Il British Medical Journal: “In Grecia +35% dei suicidi a causa dell’austerity”

Una ricerca del British Medical Journal rivela che dall’inizio del periodo di austerity i suicidi sono aumentati esponenzialmente: la scintilla fu la morte di Dimitris Christoulas, un farmacista di Atene in pensione che si sparò fuori dal Parlamento.
A cura di Davide Falcioni

L'elezione di Alexis Tsipras a capo del governo greco potrebbe rovesciare le politiche di rigore finora attuate nel paese ellenico: il leader di Syriza, infatti, ha annunciato l'approvazione al più presto di un piano d'urgenza che metta fine all'emergenza povertà grazie a un programma di investimenti pubblici volti a creare nuovi posti di lavoro, bloccare le privatizzazioni, aumentare i salari e le pensioni. Uno schiaffo all'austerity che sta allarmando i creditori, Germania in primis, ma anche la banca Centrale Europea, che ha ripetutamente minacciato lo stop agli aiuti al paese.
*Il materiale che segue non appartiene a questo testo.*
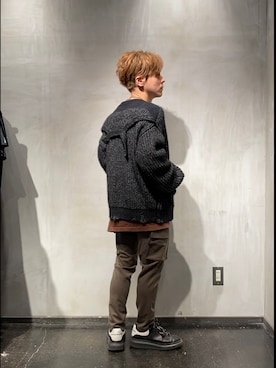 山Dさんのコーディネート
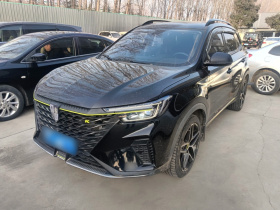 荣威RX5 2021款 PLUS 330TGI 自动国潮智享版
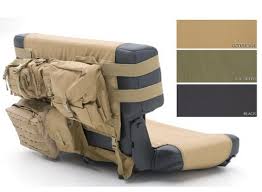 Tactical Seat Covers Front And Rear On
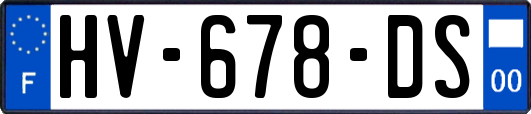 HV-678-DS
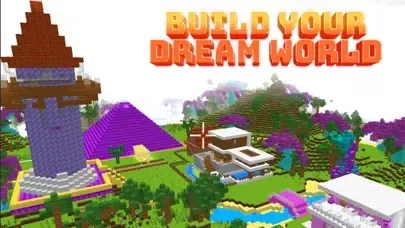 Royale Candy Craft: Craft Game Screenshots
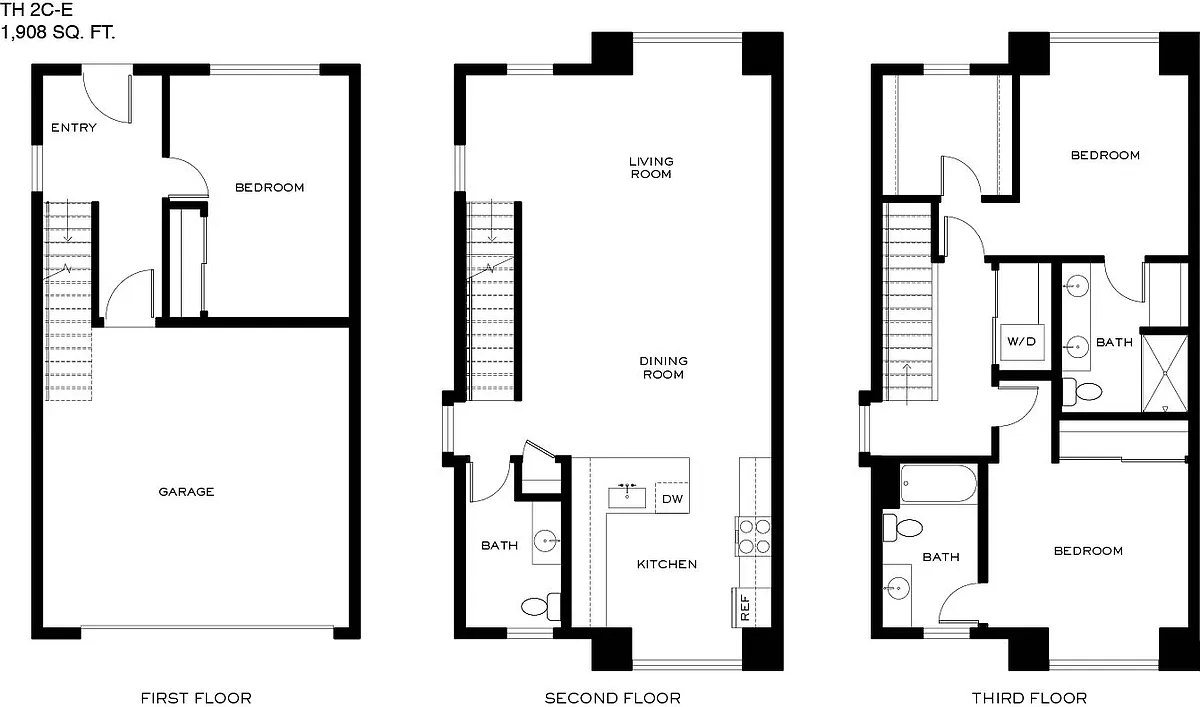 Floor plan C7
Ebbene, ai dati sull'economia reale greca si aggiungono quelli – drammatici – che attestano la disperazione dei cittadini calcolando l'aumento dei suicidi nel periodo 2011-2012. Il calcolo è stato condotto dal British Medical Journal, una delle più autorevoli riviste scientifiche del mondo.
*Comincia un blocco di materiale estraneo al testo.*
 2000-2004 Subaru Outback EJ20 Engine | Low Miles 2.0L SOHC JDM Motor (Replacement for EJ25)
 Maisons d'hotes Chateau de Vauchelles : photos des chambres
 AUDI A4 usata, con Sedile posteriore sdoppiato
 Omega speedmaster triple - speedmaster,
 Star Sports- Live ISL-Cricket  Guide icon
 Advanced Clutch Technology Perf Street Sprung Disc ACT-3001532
Distribuzione aiuti alimentari ad Atene nel 2012
Distribuzione aiuti alimentari ad Atene nel 2012

"Dall'inizio dell'austerity boom di suicidi"
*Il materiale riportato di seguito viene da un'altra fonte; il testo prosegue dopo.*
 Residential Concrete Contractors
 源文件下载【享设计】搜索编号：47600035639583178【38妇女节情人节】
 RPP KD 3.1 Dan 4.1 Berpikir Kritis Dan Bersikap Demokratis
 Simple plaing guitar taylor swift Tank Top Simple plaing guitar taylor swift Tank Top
"L'introduzione di misure di austerity – spiega il BMJ – nel giugno del 2011 ha segnato l'inizio di un significativo aumento dei suicidi, il cui picco è stato raggiunto nel 2012". Gli scienziati, dunque, non hanno dubbi ad imputare l'aumento del tasso di suicidi alle politiche di rigore economico. Lo studio è stato condotto prendendo in esame i dati forniti dall'autorità greca di statistica sugli ultimi 30 anni. Dal 1983 al 2012 11.505 greci si sono tolti la vita (9.079 uomini e 2.426 donne). A partire dal giugno 2011, tuttavia, c'è stato un netto incremento, con 11,2 morti in più ogni mese (+35%), in un paese fino a quel momento con un tasso di suicidi tra i più bassi del mondo. "Il livello massimo di suicidi si è registrato nel luglio del 2012 (64 morti) seguito dal maggio del 1012 (62 morti)". Secondo la ricerca del British Medical Journal il trend di crescita avrebbe fatto registrare un cambio di passo nell'aprile 2012, quando Dimitris Christoulas – un farmacista di Atene in pensione – si sparò fuori dal Parlamento greco. L'intensissima copertura mediatica che venne garantita su quella vicenda avrebbe, secondo i ricercatori, innescato il cosiddetto "effetto contagio".

Aiuti alimentari: Atene, 2012
Aiuti alimentari: Atene, 2012

Le cause della disperazione? Disoccupazione, taglio del welfare, disagio abitativo

La ricerca del British Medical Journal, inoltre, rivela che le conseguenze delle misure di austerity sono state più gravi sugli uomini, che già dal 2008 – anno in cui iniziò la recessione greca – fecero registrare un incremento dei suicidi (+13% nel 2010, +18,5% nel 2011): "La disperazione, che ha portato centinaia di persone a togliersi la vita, è stata causata dalla disoccupazione, dall'indebitamento delle famiglie, dai tagli al welfare e dalla crisi abitativa". A ulteriore dimostrazione che i suicidi sono legati alle condizioni economiche un altro dato: "Il numero di uomini che si sono tolti la vita è sceso del 27% nel 2002, anno in cui il paese entrò nell'euro, a ennesima dimostrazione che le condizioni di prosperità economica sono collegate al tasso di suicidi".